# Recycling with vinyl transfers



## Akimbo (Jul 9, 2010)

Hi everyone, sorry if this has already been asked but couldn't find it in the search. 

I've been using vinyl cutters and transfers for about a three years now and I'm looking to go more eco friendly with my little company. Rather than throwing the clear backing away from vinyl transfers all the time I was wondering if anyone knows if it is recyclable?

If not, does anyone have any ideas on ways to reuse this so that it doesn't just go to a landfill site? The only use I have found for it so far is removing cat hair from furniture lol.


----------



## Gecko Signs NT (Aug 3, 2012)

You could glue them together as a body wrap if you're so inclined! lol

Seriously, we've been doing vinyl for about the same amount of time and still haven't found a good use for them. I sometimes roll them up in a ball and let the cat play with them. Saves on cat toys.


----------



## rosemaryl (Jan 27, 2012)

Still pretty new to all of this, but in my classroom, we use them to hold down non-sticky heat press transfers. Things like plastisol transfers, inkjet transfers, and non-siser heat transfer vinyl that doesn't have the sticky carrier. Basically, we use it as heat transfer tape. Other than that, we haven't found a good use for it. I too would like to know if it is recyclable. I tell my students not to put it in recycling.


----------



## Akimbo (Jul 9, 2010)

My local council is really good with recycling waste, so I may see if they have some info for me. It would be a shame if there is nothing that can be done with it as I really wanted to push the eco friendly side for the business.

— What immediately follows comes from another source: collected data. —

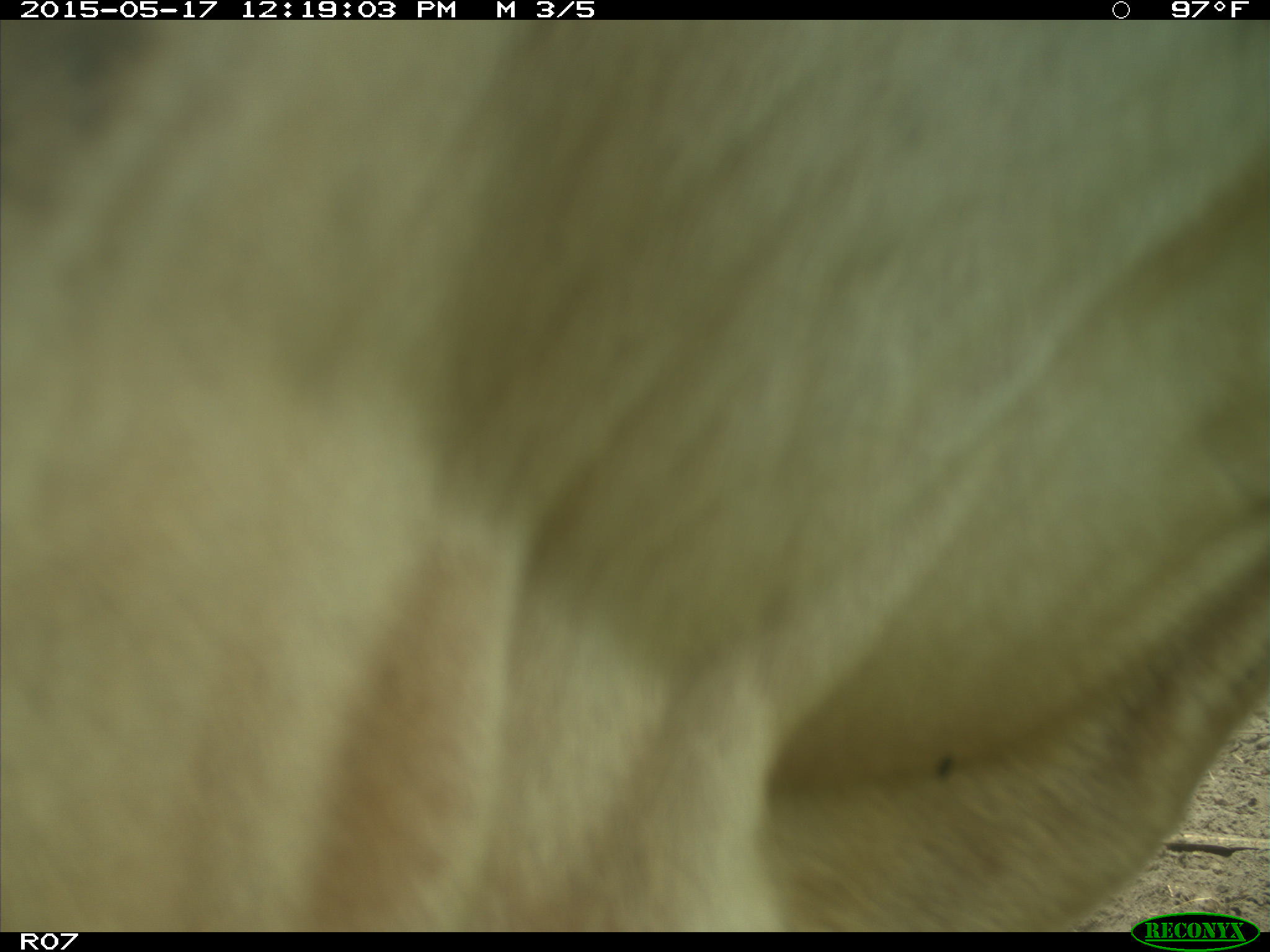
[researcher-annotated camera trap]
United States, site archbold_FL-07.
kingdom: Animalia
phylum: Chordata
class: Mammalia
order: Artiodactyla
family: Bovidae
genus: Bos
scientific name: Bos taurus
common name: domestic cow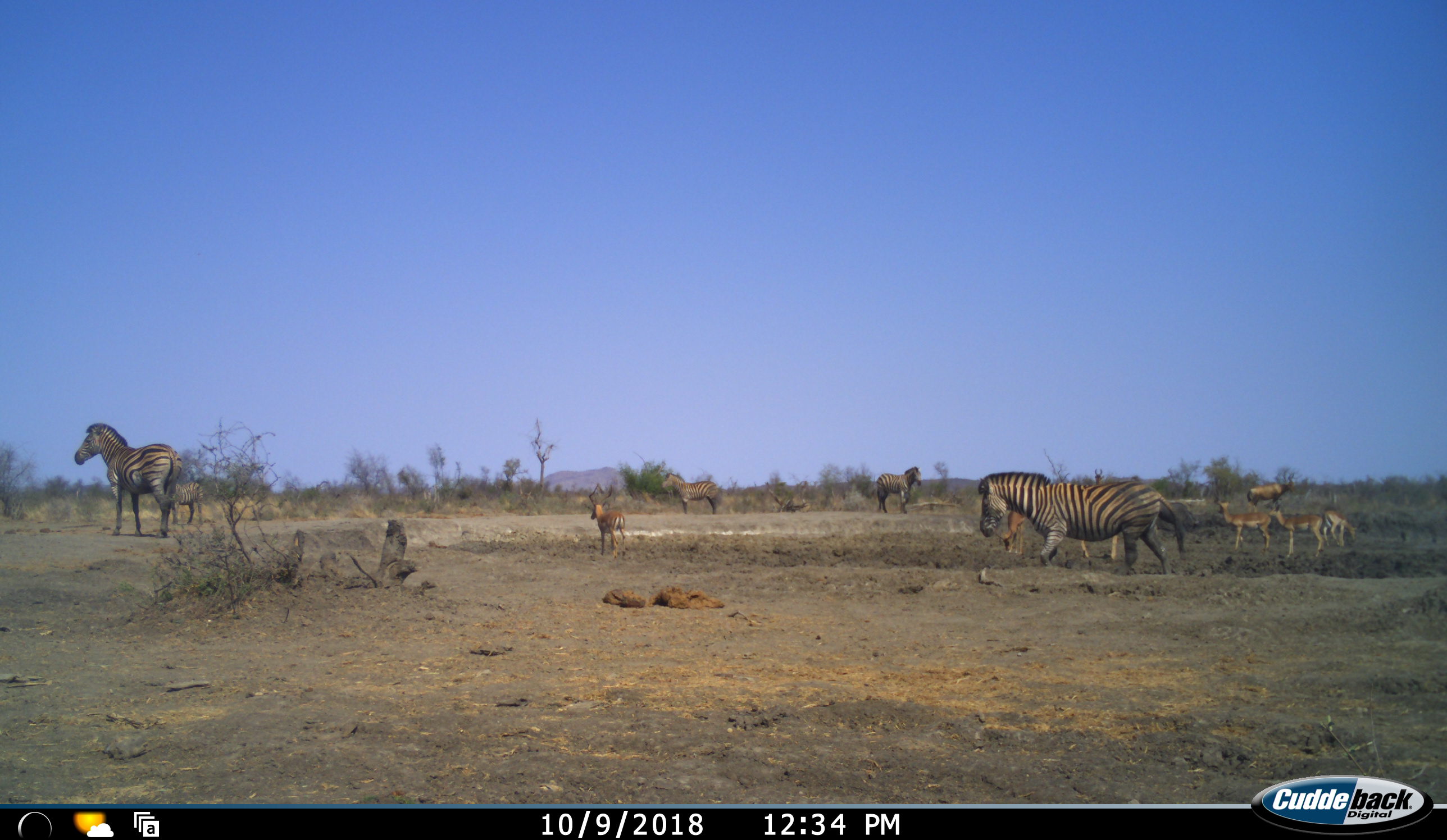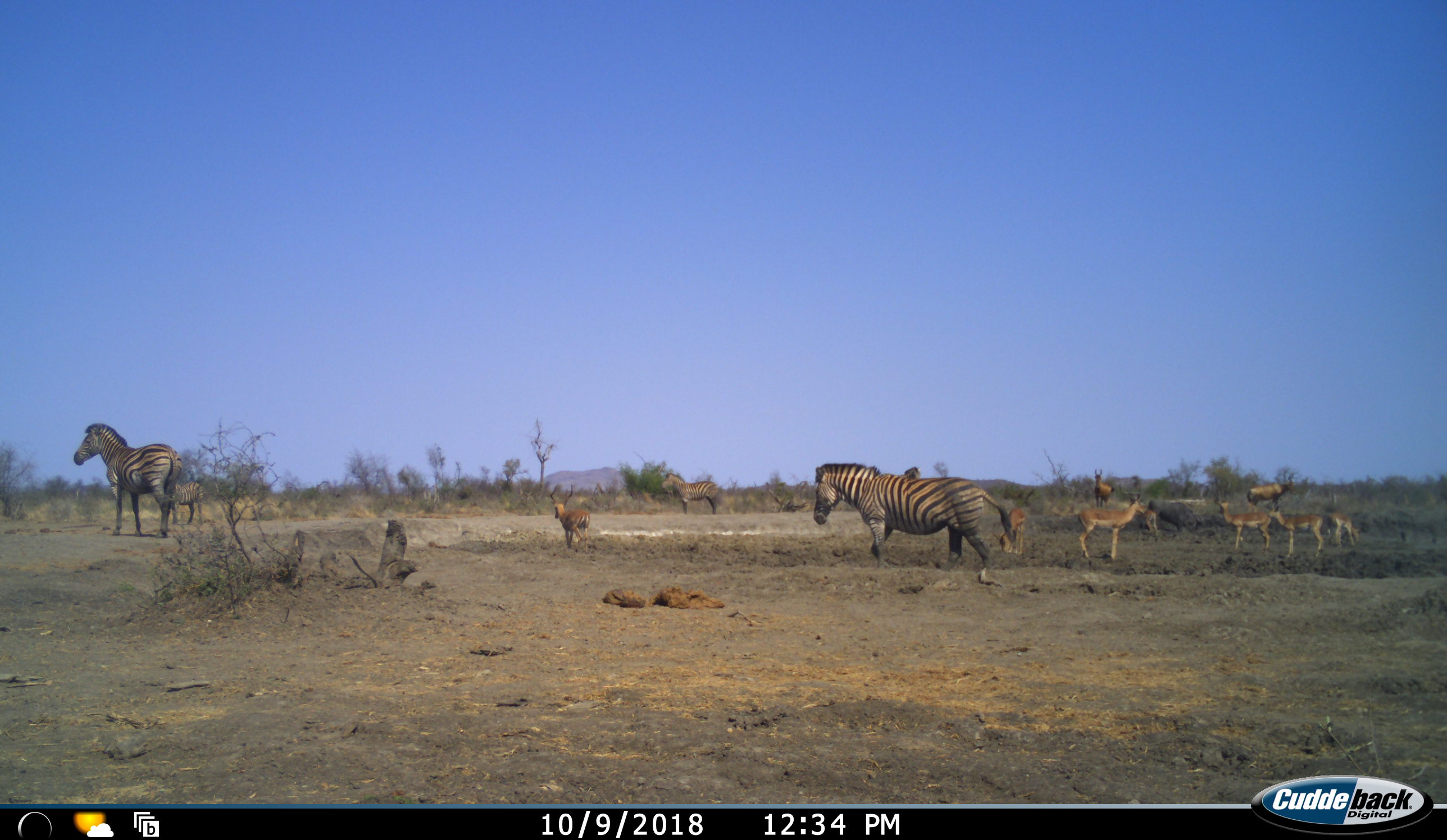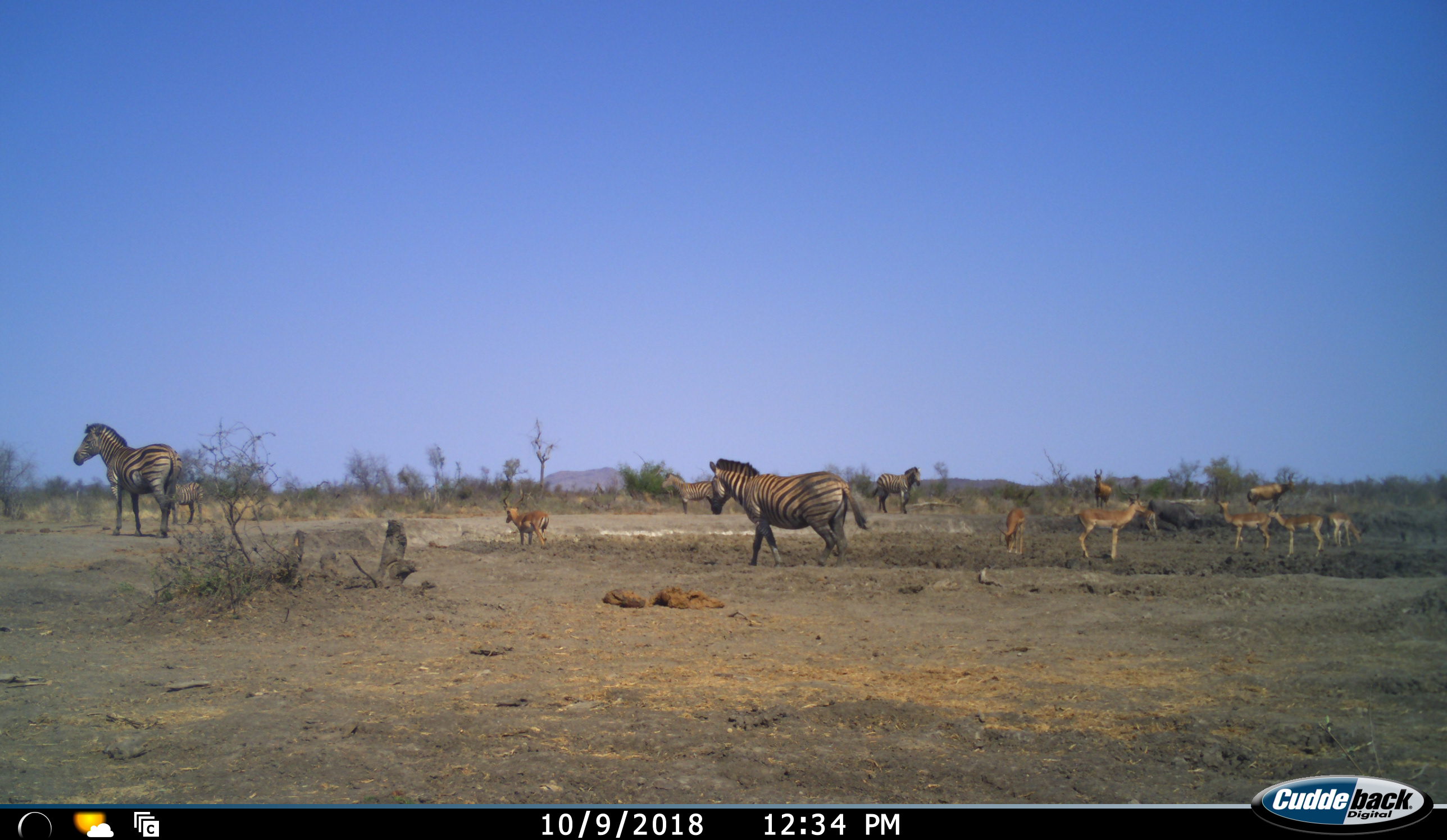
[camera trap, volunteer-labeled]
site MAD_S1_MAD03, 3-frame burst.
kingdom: Animalia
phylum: Chordata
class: Mammalia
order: Artiodactyla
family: Bovidae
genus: Alcelaphus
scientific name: Alcelaphus buselaphus caama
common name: red hartebeest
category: hartebeestred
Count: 2.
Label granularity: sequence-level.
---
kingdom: Animalia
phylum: Chordata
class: Mammalia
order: Artiodactyla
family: Bovidae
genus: Aepyceros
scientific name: Aepyceros melampus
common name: impala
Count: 7.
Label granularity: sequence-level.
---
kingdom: Animalia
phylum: Chordata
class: Mammalia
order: Perissodactyla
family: Equidae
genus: Equus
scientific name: Equus quagga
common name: plains zebra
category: zebraplains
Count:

speaking of which, I've just ordered up a sample of a meter of this stuff since it advertised that it is environmentally friendly. Does anyone else have experience with this? I've asked for some info from them if they can provide. 

yolö - FlexCut Sticky coloured garment film / vinyl for fine cutting and fast weeding


----------



## pshawny (Feb 27, 2008)

You could build up a collection and then offer them up for free on Facebook. I think the craft cutter community might have a use for them as carrier sheets.


----------